At the inquest, the Trust told the coroner that, since Steven’s death, they have put in place measures to ensure more effective handover of information between staff on different shifts and emphasised to general surgical staff the potential dangers of chest wound infections following open-heart surgery. They are also working on ensuring discharge summaries sent to GPs include all of the key information from each A&E attendance, including planned next steps.
The coroner concluded that there were incomplete handovers of Steven’s medical care at St Mary’s Hospital and a failure to recognise the seriousness of his condition on 7 December 2018 which significantly contributed to his death. She also concluded that, had a suitably comprehensive discharge summary been given to Steven’s GP, that would also have likely led to onward referral to Southampton for appropriate treatment.
Steven’s family were represented by Rebecca Ridgeon, solicitor at Leigh Day, and Sebastian Naughton, barrister at Serjeants’ Inn.
Following the inquest, Steven’s family said:
“We were all aware of Steve’s underlying heart condition since he was born, but he never let it hold him back and, for most of his life, Steve was the fittest and strongest person we knew. He was the comedian of five siblings and made everyone around him laugh.
“When he started to get some symptoms from his heart condition and was told he needed open-heart surgery in 2018, Steve was very nervous, but he knew it was important to go ahead with the operation to get him back on his feet so that he could continue being an active Dad to his two kids, who meant the absolute world to him.
“We were relieved that the surgery seemed to go well, but Steve never got the chance to look after his children again because his chest wound struggled to heal and the infection was not properly treated.

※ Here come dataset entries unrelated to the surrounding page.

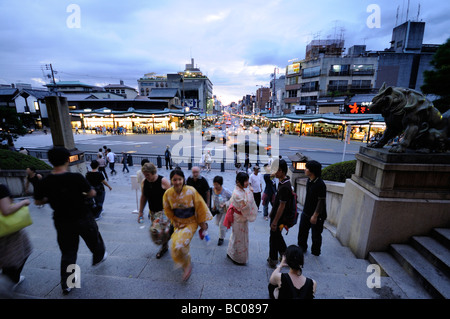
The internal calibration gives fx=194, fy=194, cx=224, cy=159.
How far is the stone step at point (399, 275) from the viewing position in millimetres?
2588

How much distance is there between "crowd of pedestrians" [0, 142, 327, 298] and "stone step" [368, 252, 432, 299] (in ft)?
3.09

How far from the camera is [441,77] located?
12.4 metres

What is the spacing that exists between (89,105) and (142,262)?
48116mm

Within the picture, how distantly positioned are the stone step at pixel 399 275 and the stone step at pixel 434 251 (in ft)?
1.29

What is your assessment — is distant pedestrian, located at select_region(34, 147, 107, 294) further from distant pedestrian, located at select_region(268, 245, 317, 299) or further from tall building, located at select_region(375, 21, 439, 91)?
tall building, located at select_region(375, 21, 439, 91)

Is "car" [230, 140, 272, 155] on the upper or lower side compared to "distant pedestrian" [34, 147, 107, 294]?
lower

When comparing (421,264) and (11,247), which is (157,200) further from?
(421,264)

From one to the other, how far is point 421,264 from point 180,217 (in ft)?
12.2

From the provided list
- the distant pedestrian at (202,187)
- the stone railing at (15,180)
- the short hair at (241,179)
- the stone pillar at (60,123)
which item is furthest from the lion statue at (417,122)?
the stone railing at (15,180)

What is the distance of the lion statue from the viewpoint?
3.30 meters

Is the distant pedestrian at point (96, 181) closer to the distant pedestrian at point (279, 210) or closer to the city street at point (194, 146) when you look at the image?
the distant pedestrian at point (279, 210)

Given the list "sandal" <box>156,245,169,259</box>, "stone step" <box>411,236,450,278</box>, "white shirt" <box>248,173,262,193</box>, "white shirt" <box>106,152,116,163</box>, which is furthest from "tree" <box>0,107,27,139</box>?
"stone step" <box>411,236,450,278</box>

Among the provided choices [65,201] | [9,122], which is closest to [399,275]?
[65,201]
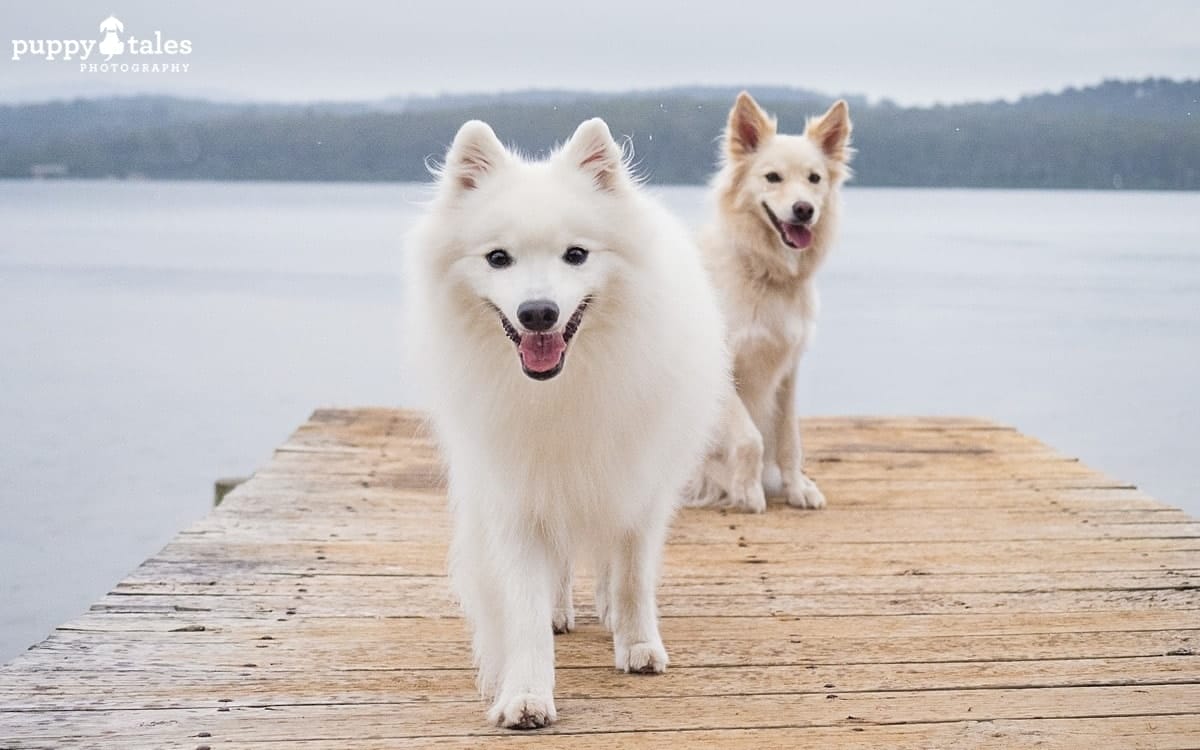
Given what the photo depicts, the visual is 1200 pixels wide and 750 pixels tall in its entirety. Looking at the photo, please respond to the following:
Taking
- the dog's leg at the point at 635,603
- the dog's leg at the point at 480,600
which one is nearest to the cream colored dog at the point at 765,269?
the dog's leg at the point at 635,603

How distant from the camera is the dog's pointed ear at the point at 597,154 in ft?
8.11

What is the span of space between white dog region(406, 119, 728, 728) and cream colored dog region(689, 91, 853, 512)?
1639 millimetres

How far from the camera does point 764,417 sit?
4598mm

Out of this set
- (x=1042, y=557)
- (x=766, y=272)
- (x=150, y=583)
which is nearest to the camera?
(x=150, y=583)

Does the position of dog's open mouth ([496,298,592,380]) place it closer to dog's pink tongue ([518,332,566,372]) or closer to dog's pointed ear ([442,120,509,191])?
dog's pink tongue ([518,332,566,372])

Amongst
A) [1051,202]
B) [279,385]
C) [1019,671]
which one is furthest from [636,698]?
[1051,202]

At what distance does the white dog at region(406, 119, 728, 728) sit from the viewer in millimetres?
2381

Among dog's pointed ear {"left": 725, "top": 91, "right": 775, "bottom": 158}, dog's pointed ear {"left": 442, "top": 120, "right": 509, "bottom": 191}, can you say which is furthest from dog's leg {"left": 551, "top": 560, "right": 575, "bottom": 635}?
dog's pointed ear {"left": 725, "top": 91, "right": 775, "bottom": 158}

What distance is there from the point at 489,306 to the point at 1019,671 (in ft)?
4.73

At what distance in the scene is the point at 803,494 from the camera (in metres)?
4.45

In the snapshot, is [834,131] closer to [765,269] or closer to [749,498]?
[765,269]

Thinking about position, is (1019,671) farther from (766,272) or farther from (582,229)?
(766,272)

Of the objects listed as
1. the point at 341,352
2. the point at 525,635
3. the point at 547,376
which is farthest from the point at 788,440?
the point at 341,352

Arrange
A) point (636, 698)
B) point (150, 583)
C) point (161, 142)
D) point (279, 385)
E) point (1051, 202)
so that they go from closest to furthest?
point (636, 698), point (150, 583), point (279, 385), point (161, 142), point (1051, 202)
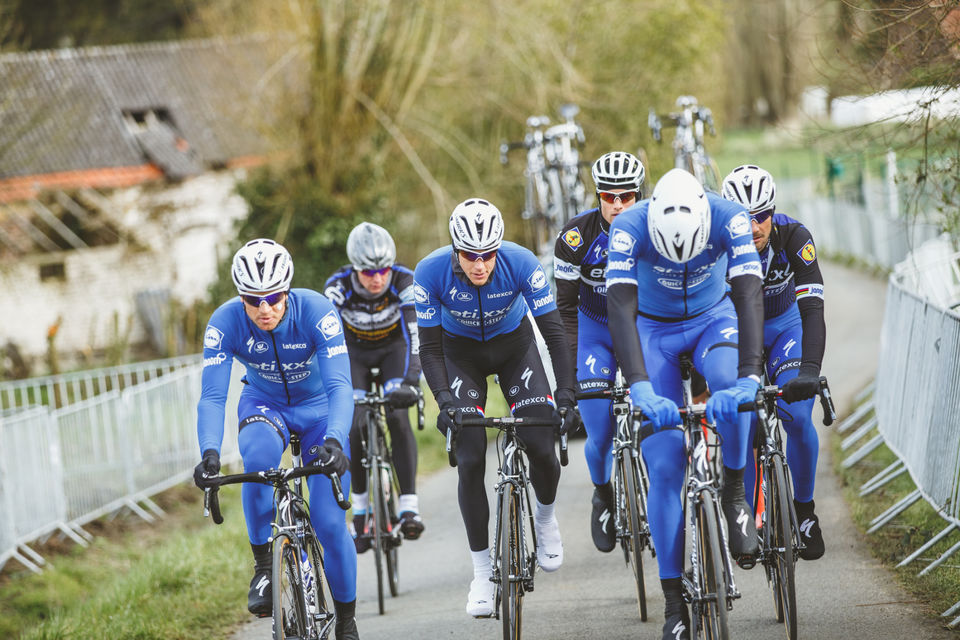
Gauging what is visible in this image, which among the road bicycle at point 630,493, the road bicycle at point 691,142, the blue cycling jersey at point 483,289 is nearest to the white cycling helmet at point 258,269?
the blue cycling jersey at point 483,289

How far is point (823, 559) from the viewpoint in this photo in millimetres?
7840

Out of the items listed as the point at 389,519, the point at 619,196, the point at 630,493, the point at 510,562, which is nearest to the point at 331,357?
the point at 510,562

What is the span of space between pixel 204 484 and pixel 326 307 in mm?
1264

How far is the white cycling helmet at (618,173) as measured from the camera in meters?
7.16

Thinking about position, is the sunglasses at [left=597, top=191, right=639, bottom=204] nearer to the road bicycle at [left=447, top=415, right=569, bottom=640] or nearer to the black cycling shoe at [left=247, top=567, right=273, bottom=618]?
the road bicycle at [left=447, top=415, right=569, bottom=640]

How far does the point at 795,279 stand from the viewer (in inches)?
269

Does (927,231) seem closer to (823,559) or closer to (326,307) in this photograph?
(823,559)

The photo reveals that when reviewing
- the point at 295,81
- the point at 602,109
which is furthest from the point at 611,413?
the point at 602,109

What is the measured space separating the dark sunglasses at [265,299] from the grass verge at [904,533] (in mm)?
3992

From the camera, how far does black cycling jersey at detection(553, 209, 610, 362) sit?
725 cm

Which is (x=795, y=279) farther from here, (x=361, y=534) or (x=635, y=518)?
(x=361, y=534)

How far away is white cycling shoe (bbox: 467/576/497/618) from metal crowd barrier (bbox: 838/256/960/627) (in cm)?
246

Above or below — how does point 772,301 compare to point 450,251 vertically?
below

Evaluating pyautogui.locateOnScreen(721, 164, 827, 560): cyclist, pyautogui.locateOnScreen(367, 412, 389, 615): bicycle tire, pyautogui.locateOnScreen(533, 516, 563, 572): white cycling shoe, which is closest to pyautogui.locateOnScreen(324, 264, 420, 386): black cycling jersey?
pyautogui.locateOnScreen(367, 412, 389, 615): bicycle tire
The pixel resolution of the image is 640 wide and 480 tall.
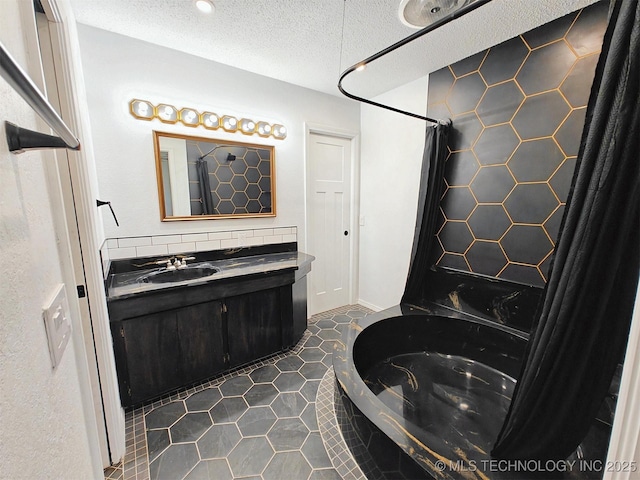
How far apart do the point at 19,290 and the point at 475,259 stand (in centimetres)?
259

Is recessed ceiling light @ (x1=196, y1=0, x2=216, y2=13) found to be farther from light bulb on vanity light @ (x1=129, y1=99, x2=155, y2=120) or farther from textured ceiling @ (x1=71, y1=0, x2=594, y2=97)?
light bulb on vanity light @ (x1=129, y1=99, x2=155, y2=120)

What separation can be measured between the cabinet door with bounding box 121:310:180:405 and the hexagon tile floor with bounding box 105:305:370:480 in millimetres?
150

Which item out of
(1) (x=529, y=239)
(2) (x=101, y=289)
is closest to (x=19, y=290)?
(2) (x=101, y=289)

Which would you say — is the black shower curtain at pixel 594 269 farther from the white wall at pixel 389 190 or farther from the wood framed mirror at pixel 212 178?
the wood framed mirror at pixel 212 178

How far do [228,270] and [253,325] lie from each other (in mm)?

“His death at such a young age came as a huge shock to the whole family and we feel he was badly let down by the doctors he saw at St Mary’s Hospital on 7 December 2018.
“Over three years later, we are pleased that the coroner and the Trust have recognised the errors which contributed to his death and, whilst it will not bring him back, we are glad that as a result, it seems that measures are being taken to improve medical services for other patients on the island.”
Leigh Day solicitor Rebecca Ridgeon said:
“It is really important to the family that the coroner has recognised the shortcomings in Steven’s care on 7 December 2018 and the role they played in his sudden death at only 35 years old.
“As St Mary’s is a District General Hospital with no cardiac surgery team, the coroner recognised that it was absolutely crucial specialist advice was sought promptly and effectively from Southampton. As the inquest heard, that did not happen and there were multiple missed opportunities to correct that error, but Steven was allowed to slip through net after net.
“For his daughters’ sake, Steven’s family have been determined to make sure his treatment was thoroughly investigated and I am glad that they were given an opportunity at the inquest to hear what ongoing measures the Trust are putting in place to ensure that this does not happen to any other patients and their families in the future.”